Casalbordino, il sindaco Marinucci: pochi contenziosi e costi alti per il Comune

CASALBORDINO. Chiude a Casalbordino l’ufficio del giudice di pace. Dal 1° febbraio la dipendente tornerà in Comune e i locali che per anni hanno ospitato l’ufficio giudiziario saranno destinati ad altro. La notizia è confermata dal sindaco di Casalbordino, Filippo Marinucci. A pesare nella decisione del Comune di chiudere l’ufficio sono i costi elevati di gestione. «La decisione non è stata presa all’improvviso ma dopo aver consultato i Comuni vicini, il presidente del Tribunale di Vasto, Bruno Giangiacomo, e diversi avvocati», spiega Marinucci, «l’argomento è stato discusso anche in consiglio comunale.
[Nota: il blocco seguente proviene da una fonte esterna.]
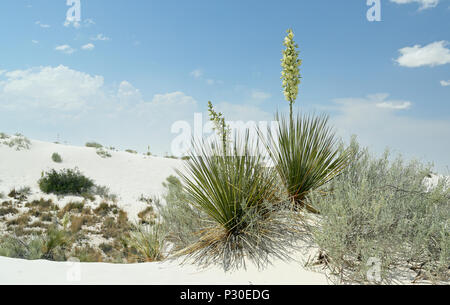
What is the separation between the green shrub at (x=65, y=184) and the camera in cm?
1334

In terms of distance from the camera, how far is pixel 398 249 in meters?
3.10

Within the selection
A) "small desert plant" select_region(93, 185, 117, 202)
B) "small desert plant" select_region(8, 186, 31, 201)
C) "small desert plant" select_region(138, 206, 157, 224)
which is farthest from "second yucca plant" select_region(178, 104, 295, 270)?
"small desert plant" select_region(8, 186, 31, 201)

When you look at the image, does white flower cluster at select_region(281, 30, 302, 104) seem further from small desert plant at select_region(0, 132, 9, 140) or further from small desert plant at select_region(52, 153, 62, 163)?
small desert plant at select_region(0, 132, 9, 140)

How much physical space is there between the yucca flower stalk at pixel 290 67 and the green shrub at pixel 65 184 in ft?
41.0

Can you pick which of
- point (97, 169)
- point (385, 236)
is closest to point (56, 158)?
point (97, 169)

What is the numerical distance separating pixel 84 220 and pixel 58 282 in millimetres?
7784

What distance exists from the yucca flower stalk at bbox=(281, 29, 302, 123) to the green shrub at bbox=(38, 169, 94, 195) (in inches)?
492

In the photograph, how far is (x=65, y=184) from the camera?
45.2 feet

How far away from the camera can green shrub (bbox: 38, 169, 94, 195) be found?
1334 cm

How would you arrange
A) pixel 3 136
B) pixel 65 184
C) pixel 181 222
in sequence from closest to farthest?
pixel 181 222 < pixel 65 184 < pixel 3 136

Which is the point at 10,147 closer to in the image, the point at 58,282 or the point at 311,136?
the point at 58,282

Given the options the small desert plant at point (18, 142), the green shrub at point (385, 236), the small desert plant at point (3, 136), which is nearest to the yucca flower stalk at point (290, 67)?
the green shrub at point (385, 236)

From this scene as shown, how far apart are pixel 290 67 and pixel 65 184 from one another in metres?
13.1

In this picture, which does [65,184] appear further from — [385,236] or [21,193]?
[385,236]
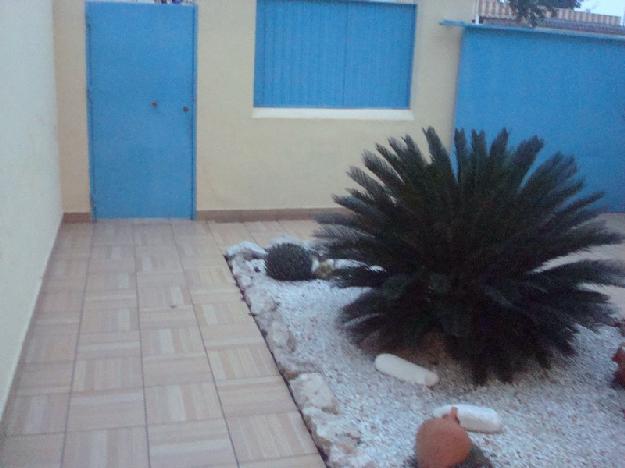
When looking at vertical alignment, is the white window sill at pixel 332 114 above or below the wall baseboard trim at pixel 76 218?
above

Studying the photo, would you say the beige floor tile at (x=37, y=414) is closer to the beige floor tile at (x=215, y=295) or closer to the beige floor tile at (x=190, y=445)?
the beige floor tile at (x=190, y=445)

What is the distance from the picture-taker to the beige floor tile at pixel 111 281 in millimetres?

Il costo per continuare a tenere aperto l’ufficio era di 30mila euro. Nessun Comune vicino ha voluto contribuire alle spese. Torino di Sangro ha detto no e lo stesso hanno fatto Pollutri, Villanfonsina e Scerni». Il numero dei contenziosi, del resto, non giustificava la permanenza dell’ufficio. «Nel 2017 ci sono stati 112 ricorsi. Davvero pochi soprattutto se si considera che nel 2008 i ricorsi furono più di mille», aggiunge il sindaco. Al giudice di pace si rivolgono soprattutto automobilisti o utenti che ricevono multe e ammende. Davanti alla possibilità di vedere ridotta la multa del 30% se pagata entro 5 giorni dalla notifica, i cittadini preferiscono pagare. «Oltretutto il Ministero ci aveva fatto sapere che per tenere in vita l’ufficio del giudice di pace avremmo dovuto assumere un altro dipendente e quindi i costi sarebbero anche raddoppiati. In un periodo in cui la crisi costringe a centellinare le spese, Casalbordino non poteva più permettersi un onere così grande», ripete Marinucci. Il sindaco in fondo è dispiaciuto. Ha lottato a lungo per trovare una soluzione alternativa, ma gli stessi avvocati consultati dal primo cittadino non si sono opposti alla chiusura dell’ufficio. «Dopo un anno di confronti e discussioni, alla fine mi sono arreso anche io. Non posso togliere 30mila euro ai cittadini per tenere in vita un ufficio che si occupa di 100 contenziosi», dice. Il 31 gennaio sarà l’ultimo giorno di lavoro, poi gli utenti dovranno rivolgersi al giudice di pace di Vasto. (p.c.)